Piping hot rice and beans with veggies and cheese provide an abundance of textures and flavors sure to satisfy everyone on a frosty night.

If you don't want to use a box mix of rice try one of these two interesting recipes that can work to make your own. Try Mexican Rice or Spanish Sweet Potato Rice.

  • Duration
  • Cook Time
  • Prep Time
  • 4Servings


  • 1 tablespoon olive oil
  • 1 orange bell pepper, ribs and seeds removed, sliced
  • 8 ounces cremini or button mushrooms, quartered
  • 1 (8-ounce) box yellow Spanish-style rice, such as Near East Spanish Rice
  • 1 (15 1/2-ounce) can pinto beans, rinsed and drained
  • 1 (15 1/2-ounce) can red kidney beans, rinsed and drained
  • ½ teaspoon ground coriander
  • ¼ teaspoon garlic powder
  • ¼ teaspoon chili powder
  • 1 cup shredded Mexican blend cheese
  • ½ cup sliced black olives
  • 4 scallions, chopped
  • 1 (4-ounce) can diced green chilies, such as Ortega Original Fire Roasted Diced Green Chiles (optional)

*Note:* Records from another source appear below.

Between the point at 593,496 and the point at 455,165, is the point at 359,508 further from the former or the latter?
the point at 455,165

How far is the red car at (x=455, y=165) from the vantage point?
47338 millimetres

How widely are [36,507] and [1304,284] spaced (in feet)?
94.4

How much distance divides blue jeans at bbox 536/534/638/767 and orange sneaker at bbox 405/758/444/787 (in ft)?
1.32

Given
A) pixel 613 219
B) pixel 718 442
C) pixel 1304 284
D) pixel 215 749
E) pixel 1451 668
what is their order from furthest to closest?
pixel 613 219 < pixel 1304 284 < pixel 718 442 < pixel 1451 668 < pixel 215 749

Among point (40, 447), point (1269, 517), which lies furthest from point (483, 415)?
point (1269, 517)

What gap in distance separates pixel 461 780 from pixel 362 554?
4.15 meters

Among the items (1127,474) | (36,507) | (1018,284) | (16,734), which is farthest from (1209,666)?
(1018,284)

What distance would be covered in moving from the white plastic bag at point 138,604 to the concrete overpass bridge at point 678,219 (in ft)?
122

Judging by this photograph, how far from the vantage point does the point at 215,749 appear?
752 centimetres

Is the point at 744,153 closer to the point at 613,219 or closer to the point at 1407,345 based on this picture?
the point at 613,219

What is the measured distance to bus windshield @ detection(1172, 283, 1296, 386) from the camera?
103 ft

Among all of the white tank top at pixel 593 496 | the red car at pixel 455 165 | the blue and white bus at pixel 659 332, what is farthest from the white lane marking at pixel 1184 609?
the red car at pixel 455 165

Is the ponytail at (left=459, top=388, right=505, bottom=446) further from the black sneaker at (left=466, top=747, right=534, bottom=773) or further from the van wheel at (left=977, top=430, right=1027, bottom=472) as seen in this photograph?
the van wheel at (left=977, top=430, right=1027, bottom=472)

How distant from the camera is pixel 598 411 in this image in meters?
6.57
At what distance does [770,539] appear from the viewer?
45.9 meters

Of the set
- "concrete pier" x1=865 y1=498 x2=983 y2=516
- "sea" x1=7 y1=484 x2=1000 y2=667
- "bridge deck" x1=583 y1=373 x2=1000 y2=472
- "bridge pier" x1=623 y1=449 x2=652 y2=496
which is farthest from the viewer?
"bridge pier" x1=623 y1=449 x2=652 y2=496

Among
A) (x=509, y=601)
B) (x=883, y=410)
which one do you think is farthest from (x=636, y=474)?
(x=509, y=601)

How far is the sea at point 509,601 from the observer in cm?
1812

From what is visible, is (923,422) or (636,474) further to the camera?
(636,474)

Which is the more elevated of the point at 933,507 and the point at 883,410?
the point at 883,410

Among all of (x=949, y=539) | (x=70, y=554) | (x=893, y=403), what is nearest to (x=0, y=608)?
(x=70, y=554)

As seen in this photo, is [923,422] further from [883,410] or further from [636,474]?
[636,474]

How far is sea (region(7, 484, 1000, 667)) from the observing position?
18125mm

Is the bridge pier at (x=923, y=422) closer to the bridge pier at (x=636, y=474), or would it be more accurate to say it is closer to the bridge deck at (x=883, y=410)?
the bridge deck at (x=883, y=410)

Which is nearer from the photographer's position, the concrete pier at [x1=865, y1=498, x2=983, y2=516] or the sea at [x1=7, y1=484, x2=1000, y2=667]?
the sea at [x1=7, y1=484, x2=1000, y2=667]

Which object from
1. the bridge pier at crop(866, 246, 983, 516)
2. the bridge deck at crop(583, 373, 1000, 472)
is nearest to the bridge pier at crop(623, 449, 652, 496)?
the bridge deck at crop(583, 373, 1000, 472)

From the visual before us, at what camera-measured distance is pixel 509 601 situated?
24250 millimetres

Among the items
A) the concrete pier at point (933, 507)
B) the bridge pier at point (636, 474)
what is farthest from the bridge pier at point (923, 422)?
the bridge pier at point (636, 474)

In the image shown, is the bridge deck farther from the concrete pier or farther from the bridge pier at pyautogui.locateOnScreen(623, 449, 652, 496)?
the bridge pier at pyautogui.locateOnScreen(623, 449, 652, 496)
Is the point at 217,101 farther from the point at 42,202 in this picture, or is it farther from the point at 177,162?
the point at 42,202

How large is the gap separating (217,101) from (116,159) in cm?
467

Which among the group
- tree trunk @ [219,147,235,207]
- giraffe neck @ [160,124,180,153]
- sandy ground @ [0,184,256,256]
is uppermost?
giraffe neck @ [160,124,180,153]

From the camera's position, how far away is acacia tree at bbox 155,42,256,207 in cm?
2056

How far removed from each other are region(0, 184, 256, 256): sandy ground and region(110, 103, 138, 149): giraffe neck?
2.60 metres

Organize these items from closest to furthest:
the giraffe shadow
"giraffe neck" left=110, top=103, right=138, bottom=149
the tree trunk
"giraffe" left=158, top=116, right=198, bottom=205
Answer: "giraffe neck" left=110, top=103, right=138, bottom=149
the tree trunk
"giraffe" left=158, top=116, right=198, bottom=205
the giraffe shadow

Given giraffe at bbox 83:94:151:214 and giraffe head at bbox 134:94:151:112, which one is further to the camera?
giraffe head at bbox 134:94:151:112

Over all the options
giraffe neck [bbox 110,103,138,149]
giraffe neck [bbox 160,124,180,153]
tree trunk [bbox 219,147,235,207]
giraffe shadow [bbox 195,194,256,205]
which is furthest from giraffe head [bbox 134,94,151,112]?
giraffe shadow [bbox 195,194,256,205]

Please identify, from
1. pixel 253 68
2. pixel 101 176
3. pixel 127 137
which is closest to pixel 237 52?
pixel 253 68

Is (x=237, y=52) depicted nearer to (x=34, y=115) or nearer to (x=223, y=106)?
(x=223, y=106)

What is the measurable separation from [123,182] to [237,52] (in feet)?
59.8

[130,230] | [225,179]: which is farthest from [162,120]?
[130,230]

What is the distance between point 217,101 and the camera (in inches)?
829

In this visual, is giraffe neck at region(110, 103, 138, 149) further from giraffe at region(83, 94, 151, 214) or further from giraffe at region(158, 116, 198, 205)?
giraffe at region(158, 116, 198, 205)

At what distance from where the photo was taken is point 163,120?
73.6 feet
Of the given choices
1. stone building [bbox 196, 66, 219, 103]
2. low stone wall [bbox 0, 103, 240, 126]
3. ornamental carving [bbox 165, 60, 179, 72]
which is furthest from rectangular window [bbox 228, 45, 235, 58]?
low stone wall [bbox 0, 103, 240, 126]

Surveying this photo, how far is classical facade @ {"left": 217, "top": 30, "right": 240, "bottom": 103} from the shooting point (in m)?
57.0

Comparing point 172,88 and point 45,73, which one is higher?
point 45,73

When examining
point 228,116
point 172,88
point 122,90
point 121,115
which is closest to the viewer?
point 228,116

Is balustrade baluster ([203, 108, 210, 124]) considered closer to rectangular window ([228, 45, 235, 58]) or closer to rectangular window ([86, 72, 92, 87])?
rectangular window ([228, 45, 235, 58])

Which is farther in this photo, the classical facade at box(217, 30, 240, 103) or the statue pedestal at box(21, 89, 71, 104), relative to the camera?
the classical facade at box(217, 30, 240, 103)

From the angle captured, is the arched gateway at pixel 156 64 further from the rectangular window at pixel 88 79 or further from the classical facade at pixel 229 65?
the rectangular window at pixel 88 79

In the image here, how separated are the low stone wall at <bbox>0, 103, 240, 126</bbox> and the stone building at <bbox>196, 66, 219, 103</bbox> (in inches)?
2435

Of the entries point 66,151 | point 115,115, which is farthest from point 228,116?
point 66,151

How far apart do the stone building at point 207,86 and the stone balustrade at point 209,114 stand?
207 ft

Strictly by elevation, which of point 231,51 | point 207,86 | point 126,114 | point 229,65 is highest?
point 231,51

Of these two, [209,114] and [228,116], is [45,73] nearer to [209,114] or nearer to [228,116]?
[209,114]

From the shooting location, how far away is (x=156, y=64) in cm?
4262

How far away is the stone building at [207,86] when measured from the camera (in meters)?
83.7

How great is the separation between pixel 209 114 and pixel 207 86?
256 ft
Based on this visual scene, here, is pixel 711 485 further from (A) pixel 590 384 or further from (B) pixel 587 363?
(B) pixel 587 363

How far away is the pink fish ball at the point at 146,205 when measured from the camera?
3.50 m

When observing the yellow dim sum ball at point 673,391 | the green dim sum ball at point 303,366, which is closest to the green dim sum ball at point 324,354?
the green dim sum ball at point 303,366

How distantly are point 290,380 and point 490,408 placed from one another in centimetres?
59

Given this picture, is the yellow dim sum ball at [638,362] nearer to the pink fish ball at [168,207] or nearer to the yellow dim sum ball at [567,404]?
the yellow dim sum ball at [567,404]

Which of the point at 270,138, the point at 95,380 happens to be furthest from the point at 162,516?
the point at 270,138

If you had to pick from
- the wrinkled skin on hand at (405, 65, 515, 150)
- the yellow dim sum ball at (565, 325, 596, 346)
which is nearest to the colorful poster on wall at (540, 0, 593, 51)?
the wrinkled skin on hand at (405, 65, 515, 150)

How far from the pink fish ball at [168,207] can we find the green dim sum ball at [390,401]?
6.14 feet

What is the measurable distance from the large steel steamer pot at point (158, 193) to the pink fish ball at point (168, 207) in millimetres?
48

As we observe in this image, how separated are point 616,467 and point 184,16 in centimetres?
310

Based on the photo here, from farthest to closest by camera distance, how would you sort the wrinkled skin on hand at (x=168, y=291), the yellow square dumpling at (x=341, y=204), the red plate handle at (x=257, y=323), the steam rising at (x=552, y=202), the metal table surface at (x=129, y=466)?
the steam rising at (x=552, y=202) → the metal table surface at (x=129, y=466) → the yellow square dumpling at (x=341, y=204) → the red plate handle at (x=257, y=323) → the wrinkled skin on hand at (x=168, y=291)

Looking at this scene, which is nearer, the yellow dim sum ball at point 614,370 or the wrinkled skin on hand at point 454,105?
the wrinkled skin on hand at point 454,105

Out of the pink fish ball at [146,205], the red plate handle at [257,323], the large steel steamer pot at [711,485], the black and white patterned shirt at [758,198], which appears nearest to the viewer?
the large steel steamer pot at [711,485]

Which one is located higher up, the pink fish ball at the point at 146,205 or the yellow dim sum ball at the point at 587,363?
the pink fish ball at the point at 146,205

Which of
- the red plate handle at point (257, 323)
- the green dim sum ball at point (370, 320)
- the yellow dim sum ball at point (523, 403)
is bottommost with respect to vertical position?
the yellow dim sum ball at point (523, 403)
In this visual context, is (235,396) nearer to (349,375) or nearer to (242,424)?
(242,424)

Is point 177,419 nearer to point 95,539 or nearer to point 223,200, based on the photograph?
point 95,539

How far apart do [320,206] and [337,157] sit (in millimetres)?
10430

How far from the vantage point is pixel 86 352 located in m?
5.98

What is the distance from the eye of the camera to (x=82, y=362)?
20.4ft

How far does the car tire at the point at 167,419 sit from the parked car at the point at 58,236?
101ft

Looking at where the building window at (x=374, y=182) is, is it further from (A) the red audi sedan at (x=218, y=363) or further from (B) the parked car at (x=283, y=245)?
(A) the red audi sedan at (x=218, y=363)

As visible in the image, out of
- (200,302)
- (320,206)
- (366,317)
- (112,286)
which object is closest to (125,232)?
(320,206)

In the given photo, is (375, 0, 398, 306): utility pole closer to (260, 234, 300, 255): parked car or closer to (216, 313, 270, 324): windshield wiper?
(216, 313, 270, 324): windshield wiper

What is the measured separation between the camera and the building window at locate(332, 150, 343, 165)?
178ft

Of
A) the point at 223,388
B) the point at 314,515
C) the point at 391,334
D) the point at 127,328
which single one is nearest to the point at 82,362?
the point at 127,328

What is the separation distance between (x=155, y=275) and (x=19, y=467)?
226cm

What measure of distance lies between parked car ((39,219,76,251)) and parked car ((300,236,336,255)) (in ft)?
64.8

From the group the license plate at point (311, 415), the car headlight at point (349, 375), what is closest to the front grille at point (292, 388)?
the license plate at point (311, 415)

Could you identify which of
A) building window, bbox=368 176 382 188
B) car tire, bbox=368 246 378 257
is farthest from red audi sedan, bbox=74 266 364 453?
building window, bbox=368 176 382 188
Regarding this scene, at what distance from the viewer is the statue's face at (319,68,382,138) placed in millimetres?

Heat olive oil in a large skillet over medium high heat.  Sauté peppers until slightly softened, about for 5 minutes. Add mushrooms, and sauté 2 minutes more. Add rice, beans, coriander, garlic powder, and chili powder; sauté 1 more minute. Stir in 2 cups water, and bring to a boil. Reduce heat to low and cover pot. Simmer until all the liquid is absorbed and the rice is tender, about 20 to 23 minutes. Remove from heat, and stir in cheese, olives, scallions, and green chilies, if desired, and serve.